Problem description: Return every line of the material below word for word, leaving out the pictures.

=== Supplied data ===

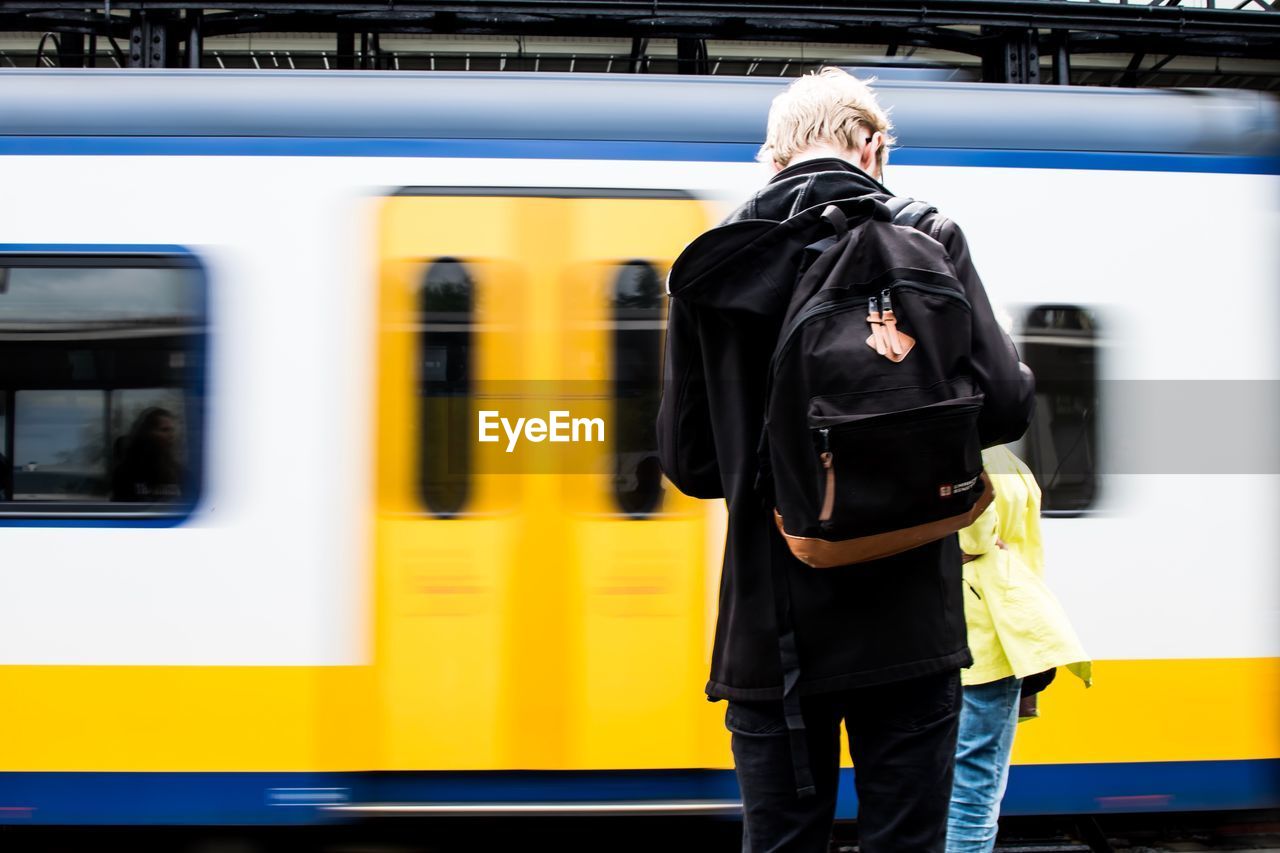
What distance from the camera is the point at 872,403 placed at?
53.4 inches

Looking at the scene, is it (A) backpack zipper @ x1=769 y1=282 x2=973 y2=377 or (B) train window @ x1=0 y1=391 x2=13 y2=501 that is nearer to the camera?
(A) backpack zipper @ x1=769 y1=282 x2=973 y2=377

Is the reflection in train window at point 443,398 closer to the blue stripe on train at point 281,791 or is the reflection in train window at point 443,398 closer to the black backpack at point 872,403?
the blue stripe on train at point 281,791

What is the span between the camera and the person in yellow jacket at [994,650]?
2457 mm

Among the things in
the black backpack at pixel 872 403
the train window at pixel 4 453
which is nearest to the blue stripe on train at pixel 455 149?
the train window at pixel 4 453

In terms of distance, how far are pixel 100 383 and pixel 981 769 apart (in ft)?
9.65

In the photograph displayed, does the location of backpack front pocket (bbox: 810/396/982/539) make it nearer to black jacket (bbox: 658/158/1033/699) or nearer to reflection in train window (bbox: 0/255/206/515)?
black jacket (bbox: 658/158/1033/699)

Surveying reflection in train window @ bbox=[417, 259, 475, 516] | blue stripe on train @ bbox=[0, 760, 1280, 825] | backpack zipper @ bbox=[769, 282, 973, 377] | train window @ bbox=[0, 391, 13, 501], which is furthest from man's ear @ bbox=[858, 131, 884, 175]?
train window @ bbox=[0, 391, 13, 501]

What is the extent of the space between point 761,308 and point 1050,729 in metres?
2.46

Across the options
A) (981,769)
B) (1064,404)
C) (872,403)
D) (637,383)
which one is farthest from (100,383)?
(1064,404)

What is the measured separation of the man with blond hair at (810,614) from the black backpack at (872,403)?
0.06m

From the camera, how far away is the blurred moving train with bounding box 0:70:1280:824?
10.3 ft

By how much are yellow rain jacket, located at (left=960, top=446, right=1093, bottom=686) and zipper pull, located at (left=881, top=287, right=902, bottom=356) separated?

===

Exercise response:
What distance from the camera is the point at 872,403 placed at?
53.4 inches

Looking at the scene, is it (A) backpack zipper @ x1=769 y1=282 x2=973 y2=377 or (B) train window @ x1=0 y1=391 x2=13 y2=501 that is nearer to the camera?
(A) backpack zipper @ x1=769 y1=282 x2=973 y2=377

Is the reflection in train window at point 443,398 closer to the blue stripe on train at point 281,791 or is the reflection in train window at point 443,398 closer to the black backpack at point 872,403?
the blue stripe on train at point 281,791

What is the span between the camera and the person in yellow jacket at [994,650]?
2457 mm

Among the things in
the black backpack at pixel 872 403
the train window at pixel 4 453
which is nearest to the blue stripe on train at pixel 455 149?
the train window at pixel 4 453

In terms of distance, how far are pixel 100 383 and pixel 981 769 apart (in ft)?
9.65

In the photograph displayed, does the location of backpack front pocket (bbox: 810/396/982/539) make it nearer to black jacket (bbox: 658/158/1033/699) or nearer to reflection in train window (bbox: 0/255/206/515)?
black jacket (bbox: 658/158/1033/699)

Surveying reflection in train window @ bbox=[417, 259, 475, 516] | blue stripe on train @ bbox=[0, 760, 1280, 825] | backpack zipper @ bbox=[769, 282, 973, 377] | train window @ bbox=[0, 391, 13, 501], which is furthest from man's ear @ bbox=[858, 131, 884, 175]?
train window @ bbox=[0, 391, 13, 501]

What is the extent of the space between point 761,308 and point 1050,729 in metres?
2.46

Across the options
A) (981,769)
B) (1064,404)
C) (872,403)
D) (637,383)
which one is farthest from (100,383)?
(1064,404)

What is the measured separation of the man with blond hair at (810,614) from the black backpack at (872,403)?
0.06m

From the camera, how far away is the blurred moving train with bounding box 0:70:1280:824?
10.3 ft

By how much are yellow rain jacket, located at (left=960, top=446, right=1093, bottom=686) and zipper pull, located at (left=881, top=287, right=902, bottom=356) separated?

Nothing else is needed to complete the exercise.